**YOUR GOAL:** Could you swap "closest" for "nearest" in the listing's lines, starting with the line containing "Looking at the objects" and going on through the end of the listing, and give only those lines back with nothing else changed?

(Records from a collection)
[start]

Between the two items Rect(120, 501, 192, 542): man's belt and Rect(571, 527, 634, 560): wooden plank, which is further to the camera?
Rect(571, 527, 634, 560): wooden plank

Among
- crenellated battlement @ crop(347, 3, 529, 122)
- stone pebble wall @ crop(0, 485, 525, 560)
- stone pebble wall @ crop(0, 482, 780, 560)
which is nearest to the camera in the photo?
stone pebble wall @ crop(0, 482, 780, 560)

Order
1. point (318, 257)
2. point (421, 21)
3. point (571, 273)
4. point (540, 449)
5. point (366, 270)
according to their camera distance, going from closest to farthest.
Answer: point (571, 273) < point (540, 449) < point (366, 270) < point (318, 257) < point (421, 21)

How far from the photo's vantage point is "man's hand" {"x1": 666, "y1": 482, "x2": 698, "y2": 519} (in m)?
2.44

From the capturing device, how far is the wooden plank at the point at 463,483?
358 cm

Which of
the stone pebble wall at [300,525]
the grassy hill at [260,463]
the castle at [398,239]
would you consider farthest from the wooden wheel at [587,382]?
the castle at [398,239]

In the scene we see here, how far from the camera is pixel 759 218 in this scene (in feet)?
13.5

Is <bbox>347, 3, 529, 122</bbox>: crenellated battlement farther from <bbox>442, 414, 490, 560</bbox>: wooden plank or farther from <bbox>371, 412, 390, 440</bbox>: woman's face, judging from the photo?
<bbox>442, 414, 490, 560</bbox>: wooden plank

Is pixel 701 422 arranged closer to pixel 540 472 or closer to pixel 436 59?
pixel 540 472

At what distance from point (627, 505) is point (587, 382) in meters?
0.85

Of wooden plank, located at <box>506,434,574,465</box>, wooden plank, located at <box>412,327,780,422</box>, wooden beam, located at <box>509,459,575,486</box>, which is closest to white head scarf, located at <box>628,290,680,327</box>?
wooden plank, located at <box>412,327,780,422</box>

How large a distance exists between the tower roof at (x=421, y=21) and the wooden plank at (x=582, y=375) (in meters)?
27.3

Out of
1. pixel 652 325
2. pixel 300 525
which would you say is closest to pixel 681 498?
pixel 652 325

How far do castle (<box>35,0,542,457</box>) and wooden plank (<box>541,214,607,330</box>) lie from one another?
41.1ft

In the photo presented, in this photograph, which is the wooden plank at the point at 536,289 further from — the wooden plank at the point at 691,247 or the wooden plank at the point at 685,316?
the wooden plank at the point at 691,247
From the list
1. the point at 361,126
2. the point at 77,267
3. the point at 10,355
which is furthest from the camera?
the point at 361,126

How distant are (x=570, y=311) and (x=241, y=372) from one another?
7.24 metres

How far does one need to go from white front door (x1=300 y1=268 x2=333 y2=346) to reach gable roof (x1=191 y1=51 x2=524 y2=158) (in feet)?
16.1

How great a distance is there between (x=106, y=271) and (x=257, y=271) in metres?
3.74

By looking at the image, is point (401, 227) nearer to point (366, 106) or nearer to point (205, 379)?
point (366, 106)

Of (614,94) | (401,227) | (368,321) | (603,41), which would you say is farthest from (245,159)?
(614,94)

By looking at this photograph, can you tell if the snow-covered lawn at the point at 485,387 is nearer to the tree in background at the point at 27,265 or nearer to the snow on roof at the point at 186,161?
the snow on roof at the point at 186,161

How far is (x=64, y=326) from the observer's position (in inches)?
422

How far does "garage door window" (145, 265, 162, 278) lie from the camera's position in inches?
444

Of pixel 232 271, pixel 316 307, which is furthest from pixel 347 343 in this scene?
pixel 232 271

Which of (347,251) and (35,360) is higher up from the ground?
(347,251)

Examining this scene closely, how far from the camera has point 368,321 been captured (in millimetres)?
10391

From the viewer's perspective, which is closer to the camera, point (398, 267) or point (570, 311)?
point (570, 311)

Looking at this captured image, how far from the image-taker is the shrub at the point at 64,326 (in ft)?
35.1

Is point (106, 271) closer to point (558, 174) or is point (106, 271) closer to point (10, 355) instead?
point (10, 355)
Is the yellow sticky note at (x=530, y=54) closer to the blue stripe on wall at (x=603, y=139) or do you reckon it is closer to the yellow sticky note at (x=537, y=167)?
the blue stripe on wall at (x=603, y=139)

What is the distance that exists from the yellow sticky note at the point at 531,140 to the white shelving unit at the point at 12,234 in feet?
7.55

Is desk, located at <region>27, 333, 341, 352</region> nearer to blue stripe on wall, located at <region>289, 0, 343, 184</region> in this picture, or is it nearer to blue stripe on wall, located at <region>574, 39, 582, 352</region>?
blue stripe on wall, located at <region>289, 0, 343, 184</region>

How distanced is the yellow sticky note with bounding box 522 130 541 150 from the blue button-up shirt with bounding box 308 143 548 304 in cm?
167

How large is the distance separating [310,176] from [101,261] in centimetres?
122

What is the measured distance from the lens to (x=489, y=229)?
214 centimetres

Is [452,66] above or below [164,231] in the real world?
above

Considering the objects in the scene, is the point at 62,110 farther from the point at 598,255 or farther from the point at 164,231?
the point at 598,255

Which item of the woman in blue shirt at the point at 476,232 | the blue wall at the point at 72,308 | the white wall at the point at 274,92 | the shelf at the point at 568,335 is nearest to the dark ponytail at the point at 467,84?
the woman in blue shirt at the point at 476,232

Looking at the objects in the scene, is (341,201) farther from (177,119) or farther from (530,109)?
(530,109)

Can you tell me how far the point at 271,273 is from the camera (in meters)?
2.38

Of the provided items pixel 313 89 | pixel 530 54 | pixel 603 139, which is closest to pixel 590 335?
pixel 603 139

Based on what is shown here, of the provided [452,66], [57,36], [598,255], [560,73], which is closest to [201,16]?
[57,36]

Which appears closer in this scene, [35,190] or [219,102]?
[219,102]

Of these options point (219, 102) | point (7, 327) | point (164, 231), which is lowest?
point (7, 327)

[end]

**RESULT OF THE EXERCISE:**
Looking at the objects in the scene, is (341,201) farther from (177,119) or farther from (530,109)?
(530,109)

Can you tell me how far the point at 271,273 is from the camera (in meters)?
2.38

Of the provided items pixel 313 89 | pixel 530 54 | pixel 603 139, which is nearest to pixel 590 335?
pixel 603 139

Based on what is shown here, of the provided [452,66], [57,36], [598,255], [560,73], which is nearest to [201,16]?
[57,36]

Which appears closer in this scene, [35,190] or [219,102]?
[219,102]

Of these options point (219, 102) | point (7, 327) | point (164, 231), which is lowest?
point (7, 327)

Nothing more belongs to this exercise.